Metinden Alıntı –
○ ○ ○ ○ ○

Şuan ise bakıyorsun o kadar Shounen seri varken bir tane Seinen haberi gelmiyor. Yılda adam akıllı 1-2 Seinen animesi gelirse kendinizi çok şanslı sayın yani. Fakat öte yandan duyurulan her 10 animeden rahat 8’i Shounen. Şuan nice seinen, psikolojik, mature türde mangalar var uyarlanmayan. Bir el atsalar sektöre canlılık gelecekte, işte nihayetinde her şey arz-talep meselesi.

Yani allah aşkına Naoki Urasawa gibi muhtemelen dünyanın en iyi manga yazarı olan bir kişinin bile sadece 1 mangası animeye uyarlandı yahu (Monster)

Öte yandan Mashima Hiro gibi birbirinin aynısı hikayeler yazan bir mangakanın ise tüm eserleri animeye uyarlanıyor.

Ha Shounen türünün hepsine laf atmıyorum. Çok güzel Shounen seriler var. Fakar sektörde artık neredeyse diğer türlere hiçbir alan tanımayıp tamamen tekel konumuna gelmesi çok üzücü. Firmalar artık cesur mangaları uyarlamaya korkuyorlar maalesef günümüzde. Bunun tek sebebi ise izleyici çekememe korkusu.

Ben de yeni animeler izlerken sürekli şikayet edip durduğumu fark ettim. 2010 sonrası çok az animeyle bir bağ kurabilmişim. İzleyeci kitlesinin değişmiş olmasına bağlıyorum bu durumu şahsen. Yeni çıkan ne varsa ya shounen ya da komedi, ki hiç benim ilgi alanım değil. Bungou Stray Dogs’u seinen diye izleyip sevdim, devam ettikçe tövbe estağfurullah bir şey oldu. En son 2019 gibi Banana Fish izleyip “yeni ve iyi bir şey teşekkürler evren” demiştim ki mangasının 1985’te çizildiğini öğrendim. :joy:

Bu yüzden kendimi daha fazla zorlamayıp klasiklere geçiyorum. Monster ve Cowboy Bebop ile eskilere başlıyorum. :v:

Cevapları okurken burayı kaçırmışım :grinning_face_with_smiling_eyes: birkaç tane önerebilir misiniz?

○ ○ ○ ○ ○

Sağlanan Bilgiler –
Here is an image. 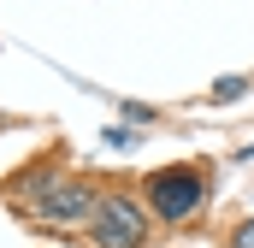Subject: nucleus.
<instances>
[{"label": "nucleus", "mask_w": 254, "mask_h": 248, "mask_svg": "<svg viewBox=\"0 0 254 248\" xmlns=\"http://www.w3.org/2000/svg\"><path fill=\"white\" fill-rule=\"evenodd\" d=\"M148 201H154V213H160L166 225H184V219L201 213L207 184H201V172H195V166H166V172H154V178H148Z\"/></svg>", "instance_id": "2"}, {"label": "nucleus", "mask_w": 254, "mask_h": 248, "mask_svg": "<svg viewBox=\"0 0 254 248\" xmlns=\"http://www.w3.org/2000/svg\"><path fill=\"white\" fill-rule=\"evenodd\" d=\"M89 237L95 248H142L148 243V213L130 195H101L89 213Z\"/></svg>", "instance_id": "1"}, {"label": "nucleus", "mask_w": 254, "mask_h": 248, "mask_svg": "<svg viewBox=\"0 0 254 248\" xmlns=\"http://www.w3.org/2000/svg\"><path fill=\"white\" fill-rule=\"evenodd\" d=\"M89 213H95V189L83 178H54L36 195V219H48V225H71V219H89Z\"/></svg>", "instance_id": "3"}, {"label": "nucleus", "mask_w": 254, "mask_h": 248, "mask_svg": "<svg viewBox=\"0 0 254 248\" xmlns=\"http://www.w3.org/2000/svg\"><path fill=\"white\" fill-rule=\"evenodd\" d=\"M231 248H254V219L243 225V231H237V237H231Z\"/></svg>", "instance_id": "5"}, {"label": "nucleus", "mask_w": 254, "mask_h": 248, "mask_svg": "<svg viewBox=\"0 0 254 248\" xmlns=\"http://www.w3.org/2000/svg\"><path fill=\"white\" fill-rule=\"evenodd\" d=\"M243 89H249V77H219V83H213V101H237Z\"/></svg>", "instance_id": "4"}]
</instances>
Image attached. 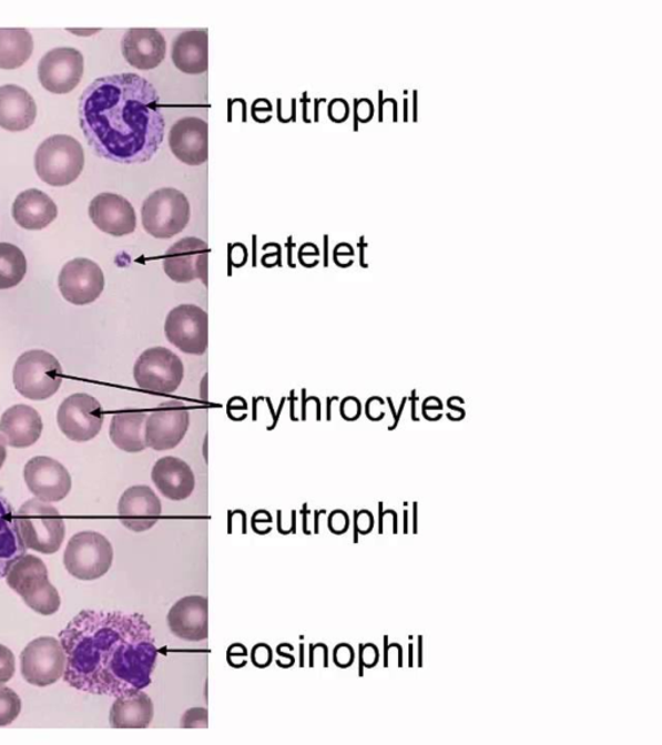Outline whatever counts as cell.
Instances as JSON below:
<instances>
[{"label":"cell","mask_w":662,"mask_h":745,"mask_svg":"<svg viewBox=\"0 0 662 745\" xmlns=\"http://www.w3.org/2000/svg\"><path fill=\"white\" fill-rule=\"evenodd\" d=\"M60 642L64 680L75 690L120 697L152 683L159 650L152 626L139 613L81 611L60 632Z\"/></svg>","instance_id":"obj_1"},{"label":"cell","mask_w":662,"mask_h":745,"mask_svg":"<svg viewBox=\"0 0 662 745\" xmlns=\"http://www.w3.org/2000/svg\"><path fill=\"white\" fill-rule=\"evenodd\" d=\"M78 115L99 157L121 165L150 162L165 139L159 92L138 74L98 78L83 91Z\"/></svg>","instance_id":"obj_2"},{"label":"cell","mask_w":662,"mask_h":745,"mask_svg":"<svg viewBox=\"0 0 662 745\" xmlns=\"http://www.w3.org/2000/svg\"><path fill=\"white\" fill-rule=\"evenodd\" d=\"M7 585L18 593L29 609L51 616L60 610L61 598L49 580L47 565L35 555H23L7 573Z\"/></svg>","instance_id":"obj_3"},{"label":"cell","mask_w":662,"mask_h":745,"mask_svg":"<svg viewBox=\"0 0 662 745\" xmlns=\"http://www.w3.org/2000/svg\"><path fill=\"white\" fill-rule=\"evenodd\" d=\"M23 545L41 554H54L65 539V522L59 510L41 500H29L14 514Z\"/></svg>","instance_id":"obj_4"},{"label":"cell","mask_w":662,"mask_h":745,"mask_svg":"<svg viewBox=\"0 0 662 745\" xmlns=\"http://www.w3.org/2000/svg\"><path fill=\"white\" fill-rule=\"evenodd\" d=\"M34 165L38 176L44 183L67 186L82 174L83 146L73 136L52 135L38 146Z\"/></svg>","instance_id":"obj_5"},{"label":"cell","mask_w":662,"mask_h":745,"mask_svg":"<svg viewBox=\"0 0 662 745\" xmlns=\"http://www.w3.org/2000/svg\"><path fill=\"white\" fill-rule=\"evenodd\" d=\"M191 221V204L182 191L161 188L146 197L142 222L154 238L170 239L182 233Z\"/></svg>","instance_id":"obj_6"},{"label":"cell","mask_w":662,"mask_h":745,"mask_svg":"<svg viewBox=\"0 0 662 745\" xmlns=\"http://www.w3.org/2000/svg\"><path fill=\"white\" fill-rule=\"evenodd\" d=\"M62 368L53 355L42 349L22 354L13 368V385L23 398L45 400L59 391Z\"/></svg>","instance_id":"obj_7"},{"label":"cell","mask_w":662,"mask_h":745,"mask_svg":"<svg viewBox=\"0 0 662 745\" xmlns=\"http://www.w3.org/2000/svg\"><path fill=\"white\" fill-rule=\"evenodd\" d=\"M113 558L112 543L104 534L85 531L74 534L68 542L64 564L73 578L93 581L111 570Z\"/></svg>","instance_id":"obj_8"},{"label":"cell","mask_w":662,"mask_h":745,"mask_svg":"<svg viewBox=\"0 0 662 745\" xmlns=\"http://www.w3.org/2000/svg\"><path fill=\"white\" fill-rule=\"evenodd\" d=\"M136 385L155 394L175 392L184 379V364L166 347H152L138 357L134 367Z\"/></svg>","instance_id":"obj_9"},{"label":"cell","mask_w":662,"mask_h":745,"mask_svg":"<svg viewBox=\"0 0 662 745\" xmlns=\"http://www.w3.org/2000/svg\"><path fill=\"white\" fill-rule=\"evenodd\" d=\"M20 659L23 680L37 687L53 685L65 673V650L52 636L31 641L21 652Z\"/></svg>","instance_id":"obj_10"},{"label":"cell","mask_w":662,"mask_h":745,"mask_svg":"<svg viewBox=\"0 0 662 745\" xmlns=\"http://www.w3.org/2000/svg\"><path fill=\"white\" fill-rule=\"evenodd\" d=\"M165 334L179 351L202 356L208 347V315L196 305L177 306L166 317Z\"/></svg>","instance_id":"obj_11"},{"label":"cell","mask_w":662,"mask_h":745,"mask_svg":"<svg viewBox=\"0 0 662 745\" xmlns=\"http://www.w3.org/2000/svg\"><path fill=\"white\" fill-rule=\"evenodd\" d=\"M62 433L77 442L95 439L104 423V411L99 400L89 394L78 392L62 401L58 411Z\"/></svg>","instance_id":"obj_12"},{"label":"cell","mask_w":662,"mask_h":745,"mask_svg":"<svg viewBox=\"0 0 662 745\" xmlns=\"http://www.w3.org/2000/svg\"><path fill=\"white\" fill-rule=\"evenodd\" d=\"M191 426L190 409L184 402L170 400L147 415L145 422L146 447L154 450L176 448L184 440Z\"/></svg>","instance_id":"obj_13"},{"label":"cell","mask_w":662,"mask_h":745,"mask_svg":"<svg viewBox=\"0 0 662 745\" xmlns=\"http://www.w3.org/2000/svg\"><path fill=\"white\" fill-rule=\"evenodd\" d=\"M84 73L83 54L72 47H59L39 61V82L47 91L65 95L81 83Z\"/></svg>","instance_id":"obj_14"},{"label":"cell","mask_w":662,"mask_h":745,"mask_svg":"<svg viewBox=\"0 0 662 745\" xmlns=\"http://www.w3.org/2000/svg\"><path fill=\"white\" fill-rule=\"evenodd\" d=\"M210 248L204 239L185 237L177 241L163 255V269L177 284H189L201 279L208 285Z\"/></svg>","instance_id":"obj_15"},{"label":"cell","mask_w":662,"mask_h":745,"mask_svg":"<svg viewBox=\"0 0 662 745\" xmlns=\"http://www.w3.org/2000/svg\"><path fill=\"white\" fill-rule=\"evenodd\" d=\"M105 277L99 264L85 258L70 261L59 275V289L75 306L90 305L104 292Z\"/></svg>","instance_id":"obj_16"},{"label":"cell","mask_w":662,"mask_h":745,"mask_svg":"<svg viewBox=\"0 0 662 745\" xmlns=\"http://www.w3.org/2000/svg\"><path fill=\"white\" fill-rule=\"evenodd\" d=\"M29 491L43 502H60L72 489V477L65 466L51 457L31 458L23 470Z\"/></svg>","instance_id":"obj_17"},{"label":"cell","mask_w":662,"mask_h":745,"mask_svg":"<svg viewBox=\"0 0 662 745\" xmlns=\"http://www.w3.org/2000/svg\"><path fill=\"white\" fill-rule=\"evenodd\" d=\"M89 215L100 231L114 237L134 233L136 213L130 201L115 193H100L90 202Z\"/></svg>","instance_id":"obj_18"},{"label":"cell","mask_w":662,"mask_h":745,"mask_svg":"<svg viewBox=\"0 0 662 745\" xmlns=\"http://www.w3.org/2000/svg\"><path fill=\"white\" fill-rule=\"evenodd\" d=\"M169 145L175 157L185 165H204L208 159L207 122L198 116L179 120L170 130Z\"/></svg>","instance_id":"obj_19"},{"label":"cell","mask_w":662,"mask_h":745,"mask_svg":"<svg viewBox=\"0 0 662 745\" xmlns=\"http://www.w3.org/2000/svg\"><path fill=\"white\" fill-rule=\"evenodd\" d=\"M170 632L179 640L202 642L208 639V601L206 596L190 595L179 600L167 613Z\"/></svg>","instance_id":"obj_20"},{"label":"cell","mask_w":662,"mask_h":745,"mask_svg":"<svg viewBox=\"0 0 662 745\" xmlns=\"http://www.w3.org/2000/svg\"><path fill=\"white\" fill-rule=\"evenodd\" d=\"M121 523L130 531L145 532L159 522L162 516L160 497L147 486L130 487L119 502Z\"/></svg>","instance_id":"obj_21"},{"label":"cell","mask_w":662,"mask_h":745,"mask_svg":"<svg viewBox=\"0 0 662 745\" xmlns=\"http://www.w3.org/2000/svg\"><path fill=\"white\" fill-rule=\"evenodd\" d=\"M123 58L131 67L151 70L166 58V39L157 29H130L121 42Z\"/></svg>","instance_id":"obj_22"},{"label":"cell","mask_w":662,"mask_h":745,"mask_svg":"<svg viewBox=\"0 0 662 745\" xmlns=\"http://www.w3.org/2000/svg\"><path fill=\"white\" fill-rule=\"evenodd\" d=\"M152 480L160 493L171 501L190 499L196 488V477L182 458L167 456L154 463Z\"/></svg>","instance_id":"obj_23"},{"label":"cell","mask_w":662,"mask_h":745,"mask_svg":"<svg viewBox=\"0 0 662 745\" xmlns=\"http://www.w3.org/2000/svg\"><path fill=\"white\" fill-rule=\"evenodd\" d=\"M43 421L34 408L18 404L0 418V432L12 448H29L41 438Z\"/></svg>","instance_id":"obj_24"},{"label":"cell","mask_w":662,"mask_h":745,"mask_svg":"<svg viewBox=\"0 0 662 745\" xmlns=\"http://www.w3.org/2000/svg\"><path fill=\"white\" fill-rule=\"evenodd\" d=\"M37 119V104L33 96L16 84L0 88V127L11 131H26L33 126Z\"/></svg>","instance_id":"obj_25"},{"label":"cell","mask_w":662,"mask_h":745,"mask_svg":"<svg viewBox=\"0 0 662 745\" xmlns=\"http://www.w3.org/2000/svg\"><path fill=\"white\" fill-rule=\"evenodd\" d=\"M171 59L182 73L204 74L208 69V33L206 29L185 30L171 50Z\"/></svg>","instance_id":"obj_26"},{"label":"cell","mask_w":662,"mask_h":745,"mask_svg":"<svg viewBox=\"0 0 662 745\" xmlns=\"http://www.w3.org/2000/svg\"><path fill=\"white\" fill-rule=\"evenodd\" d=\"M12 215L21 228L41 231L57 220L58 206L49 194L39 190L23 191L16 197Z\"/></svg>","instance_id":"obj_27"},{"label":"cell","mask_w":662,"mask_h":745,"mask_svg":"<svg viewBox=\"0 0 662 745\" xmlns=\"http://www.w3.org/2000/svg\"><path fill=\"white\" fill-rule=\"evenodd\" d=\"M154 717V704L143 690L131 695L115 697L109 722L113 728H146Z\"/></svg>","instance_id":"obj_28"},{"label":"cell","mask_w":662,"mask_h":745,"mask_svg":"<svg viewBox=\"0 0 662 745\" xmlns=\"http://www.w3.org/2000/svg\"><path fill=\"white\" fill-rule=\"evenodd\" d=\"M147 411L131 409L120 411L112 418L111 440L113 445L128 453L143 452L146 447L145 441V422Z\"/></svg>","instance_id":"obj_29"},{"label":"cell","mask_w":662,"mask_h":745,"mask_svg":"<svg viewBox=\"0 0 662 745\" xmlns=\"http://www.w3.org/2000/svg\"><path fill=\"white\" fill-rule=\"evenodd\" d=\"M27 550L16 527L12 504L0 494V579L7 576L12 564L26 555Z\"/></svg>","instance_id":"obj_30"},{"label":"cell","mask_w":662,"mask_h":745,"mask_svg":"<svg viewBox=\"0 0 662 745\" xmlns=\"http://www.w3.org/2000/svg\"><path fill=\"white\" fill-rule=\"evenodd\" d=\"M33 51V37L27 29H0V69L21 68Z\"/></svg>","instance_id":"obj_31"},{"label":"cell","mask_w":662,"mask_h":745,"mask_svg":"<svg viewBox=\"0 0 662 745\" xmlns=\"http://www.w3.org/2000/svg\"><path fill=\"white\" fill-rule=\"evenodd\" d=\"M28 262L21 248L0 243V290L18 286L27 275Z\"/></svg>","instance_id":"obj_32"},{"label":"cell","mask_w":662,"mask_h":745,"mask_svg":"<svg viewBox=\"0 0 662 745\" xmlns=\"http://www.w3.org/2000/svg\"><path fill=\"white\" fill-rule=\"evenodd\" d=\"M21 698L10 687L0 686V727L11 725L19 717Z\"/></svg>","instance_id":"obj_33"},{"label":"cell","mask_w":662,"mask_h":745,"mask_svg":"<svg viewBox=\"0 0 662 745\" xmlns=\"http://www.w3.org/2000/svg\"><path fill=\"white\" fill-rule=\"evenodd\" d=\"M183 728H207L208 711L206 708H192L183 714L181 720Z\"/></svg>","instance_id":"obj_34"},{"label":"cell","mask_w":662,"mask_h":745,"mask_svg":"<svg viewBox=\"0 0 662 745\" xmlns=\"http://www.w3.org/2000/svg\"><path fill=\"white\" fill-rule=\"evenodd\" d=\"M16 671L13 652L0 644V686L11 681Z\"/></svg>","instance_id":"obj_35"},{"label":"cell","mask_w":662,"mask_h":745,"mask_svg":"<svg viewBox=\"0 0 662 745\" xmlns=\"http://www.w3.org/2000/svg\"><path fill=\"white\" fill-rule=\"evenodd\" d=\"M356 654L355 650L348 643H339L335 646L333 652L334 664L340 667V670H347V667L353 666L355 663Z\"/></svg>","instance_id":"obj_36"},{"label":"cell","mask_w":662,"mask_h":745,"mask_svg":"<svg viewBox=\"0 0 662 745\" xmlns=\"http://www.w3.org/2000/svg\"><path fill=\"white\" fill-rule=\"evenodd\" d=\"M252 662L259 670L268 667L274 663V650L267 643H256L252 650Z\"/></svg>","instance_id":"obj_37"},{"label":"cell","mask_w":662,"mask_h":745,"mask_svg":"<svg viewBox=\"0 0 662 745\" xmlns=\"http://www.w3.org/2000/svg\"><path fill=\"white\" fill-rule=\"evenodd\" d=\"M329 531L334 534L342 535L348 531L349 518L346 511L334 510L328 518Z\"/></svg>","instance_id":"obj_38"},{"label":"cell","mask_w":662,"mask_h":745,"mask_svg":"<svg viewBox=\"0 0 662 745\" xmlns=\"http://www.w3.org/2000/svg\"><path fill=\"white\" fill-rule=\"evenodd\" d=\"M379 651L376 644H360V663L365 667H374L378 664Z\"/></svg>","instance_id":"obj_39"},{"label":"cell","mask_w":662,"mask_h":745,"mask_svg":"<svg viewBox=\"0 0 662 745\" xmlns=\"http://www.w3.org/2000/svg\"><path fill=\"white\" fill-rule=\"evenodd\" d=\"M361 414L360 401L356 398H347L340 404V415L347 421H355Z\"/></svg>","instance_id":"obj_40"},{"label":"cell","mask_w":662,"mask_h":745,"mask_svg":"<svg viewBox=\"0 0 662 745\" xmlns=\"http://www.w3.org/2000/svg\"><path fill=\"white\" fill-rule=\"evenodd\" d=\"M355 525L356 532L368 534L373 531L374 518L370 511L361 510L356 512Z\"/></svg>","instance_id":"obj_41"},{"label":"cell","mask_w":662,"mask_h":745,"mask_svg":"<svg viewBox=\"0 0 662 745\" xmlns=\"http://www.w3.org/2000/svg\"><path fill=\"white\" fill-rule=\"evenodd\" d=\"M329 116L334 122H345L348 116L347 101L342 99L333 100L329 105Z\"/></svg>","instance_id":"obj_42"},{"label":"cell","mask_w":662,"mask_h":745,"mask_svg":"<svg viewBox=\"0 0 662 745\" xmlns=\"http://www.w3.org/2000/svg\"><path fill=\"white\" fill-rule=\"evenodd\" d=\"M247 656V649L243 643H233L227 651V662L231 666L235 664L236 659H245Z\"/></svg>","instance_id":"obj_43"},{"label":"cell","mask_w":662,"mask_h":745,"mask_svg":"<svg viewBox=\"0 0 662 745\" xmlns=\"http://www.w3.org/2000/svg\"><path fill=\"white\" fill-rule=\"evenodd\" d=\"M7 458V440L3 435H0V469L3 468Z\"/></svg>","instance_id":"obj_44"},{"label":"cell","mask_w":662,"mask_h":745,"mask_svg":"<svg viewBox=\"0 0 662 745\" xmlns=\"http://www.w3.org/2000/svg\"><path fill=\"white\" fill-rule=\"evenodd\" d=\"M208 375H205L204 379H202L201 382V392H200V398L204 401L208 400V384H207Z\"/></svg>","instance_id":"obj_45"}]
</instances>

○ ○ ○ ○ ○

Alıştırma Yönergesi – Shounen ve Seinen animeler hakkındaki metni son cümlesinden sonra devam ettirin.

Sorunun Cevabı –
2 Beğeni

Eğer cesur yapımlar arıyorsanız roman kaynaklı veya orijinal senaryosu olan animelere bakın derim. Animelerin çoğunluğu mangalardan yapılıyor öyle ki anime yorumlarında sık sık “mangaka ne yazmış öyle” diye yazıyorlar. Halbuki yazdığı anime, manga kaynaklı değil. Mangalar sürekli popüler olmayı hedefler, tutmazsa da iptal edilir. Kaynağı manga olan animeler de çoğunluğa hitap eder. İstisnalar her zaman vardır.

Sevdiğiniz Cowboy Bebop da senaryosu orjinal olan bir animedir. Hepsini sever misiniz bilemem ama örnek verecek olursak:
Code Geass
Death Parade
Ergo Proxy
Guilty Crown
Kill la Kill
Nagi no Asukara
Puella Magi Madoka Magica
Psycho Pass
Samurai Champloo
Serial Experiments Lain
Shirobako
Tokyo Magnitude 8.0
Zankyou no Terror

Roman kaynaklı animeler de çok iyi oluyor bence.
NHK Ni Youkoso
Hotaru no Haka (film)
Perfect Blue (film)
Paprika (film)
Logh da eski, kült bir anime. 1988 yapımı ve romandan uyarlama.

Anime dünyası geniş. Seveceğiniz anime her türlü vardır diye düşünüyorum. Önemli olan doğru yerde aramak. :+1:

4 Beğeni

Öncelikle güzel liste hocam.

Code Geass - Izledim, cheesy ama güzel
Death Parade - Sarmadı. Halbuki bence sarması lazımdi. bir ara tekrar izlemeyi düşünüyorum.
Ergo Proxy - Favorilerimden.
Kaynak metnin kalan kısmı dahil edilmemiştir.